> _CONSIGNE 1_
D'après l'extrait sur la Première Guerre mondiale et l'Afrique, quelle fonction occupait Georges Hardy ?
> _CONSIGNE 2_
Dans l'extrait sur la Première Guerre mondiale et l'Afrique, condensez sous forme de liste le paragraphe qui commence par « D’abord par la « production forcée » », en conservant ses faits principaux.
> _CONSIGNE 3_
Reprenez l'extrait sur la Première Guerre mondiale et l'Afrique là où il s'arrête et poursuivez-en la rédaction.

> _EXTRAIT ÉTUDIÉ_
------------------------------------------------

La Première Guerre mondiale marqua une rupture nouvelle : « les sociétés colonisées d’Afrique sortirent à la fois déstabilisées et encore plus contrôlées qu’avant de la période de guerre ».
D’abord par la « production forcée », avec les « réquisitions de produits réclamées pour l’effort de guerre, essentiellement des oléagineux, arachides et palmistes, également des céréales, viandes, peaux ». « En AOF, le système de réquisition des produits et des porteurs mis la quasi-totalité des populations au service de la mère-patrie », mais avec peu de résultats, « les stocks constitués ne pouvant être évacués faute de fret » et du fait du faible rendement des récoltes, celui-ci « étant fonction non du climat mais de prix payés à la récolte précédente », selon un gouverneur.
Ensuite par la mobilisation d’hommes, qui n’allât pas sans heurts, comme la révolte de 1916 férocement réprimée, comme le montre l’auteur tout en précisant qu’il s’agissait « de réduire les insurgés à l’obéissance, non d’exterminer les populations dont on attendait justement des soldats ». Au front « les pertes furent énormes » mais « au delà de la cruauté de tels chiffres, il faut se rendre compte que ce pourcentage est exactement le même que celui des « fantassins métro », hormis au Chemin des Dames en 1917 et surtout devant Reims en 1918 ». Au retour dans les villages, les blessés de guerre, abandonnés, subirent un sort dramatique. Quant aux soldats démobilisés, ils « furent souvent mal considérés par l’opinion parce que « riches », « bien vêtus comme les Blancs » ; anciens esclaves, ils contestaient leurs chefs ».
Au total, pour Marc Michel, « la Première Guerre mondiale accentue une racialisation des représentations de l’autre », dont relèvent les propos d’Albert Sarrault appelant à « développer les races indigènes en qualité et en quantité », tout comme l’image du « Noir bouffeur de Boches », qui trouva évidemment son pendant négatif outre-Rhin. C’est cependant après la Première Guerre mondiale que la mesure des crânes et des faciès fut abandonnée en France, Georges Hardy, directeur de l’école coloniale déclarant : « on n’a plus le droit de traiter les Indigènes comme des animaux-machines ».

------------------------------------------------

> _DONNÉES SOURCES_
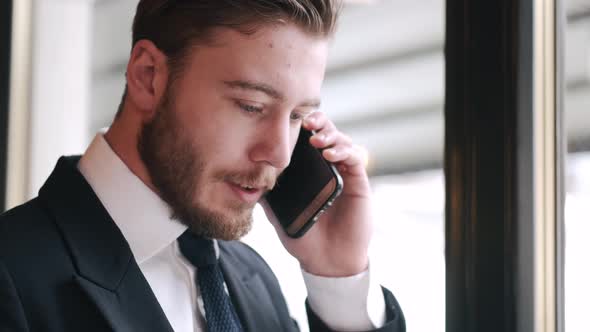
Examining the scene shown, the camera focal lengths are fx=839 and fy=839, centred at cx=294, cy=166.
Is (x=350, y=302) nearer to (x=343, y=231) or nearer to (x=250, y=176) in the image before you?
(x=343, y=231)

------------------------------------------------

> _RÉPONSE 1_
Il était directeur de l'école coloniale.

> _RÉPONSE 2_
- Production forcée : réquisitions pour l'effort de guerre, surtout d'oléagineux (arachides, palmistes), mais aussi de céréales, de viandes et de peaux.
- En AOF : la réquisition des produits et des porteurs met la quasi-totalité des populations au service de la mère-patrie.
- Résultats faibles : les stocks ne peuvent être évacués faute de fret.
- Rendement des récoltes médiocre : selon un gouverneur, il dépend non du climat mais des prix payés à la récolte précédente.

> _RÉPONSE 3_
L’attitude de la population française face à la colonisation n’est pas le sujet de l’ouvrage. On ne peut cependant s’empêcher de relever les paroles du discours de Victor Hugo commémorant en mai 1879 l’abolition de l’esclavage : « Allez, peuples ! Emparez-vous de cette terre. Prenez-la. A qui ? A personne. Prenez cette terre à Dieu. Dieu donne la terre aux hommes, Dieu offre l’Afrique à l’Europe. Prenez-la... Versez votre trop plein dans cette Afrique, et du même coup résolvez vos questions sociales, changez les prolétaires en propriétaires... Allez, faites ! ».
En refermant le livre, on se dit que la colonisation de l’Afrique est décidément une période bien mal connue. Merci à Marc Michel d’avoir réduit quelque peu notre ignorance.
Essai sur la colonisation positive. Affrontements et accommodements en Afrique noire. 1830-1930. Marc Michel. Editions Perrin, 2009.
Professeur à l’université de Provence, Marc Michel a publié notamment une biographie de Gallieni, L’Appel à l’Afrique (1914-1918), et Décolonisations et émergence du tiers monde.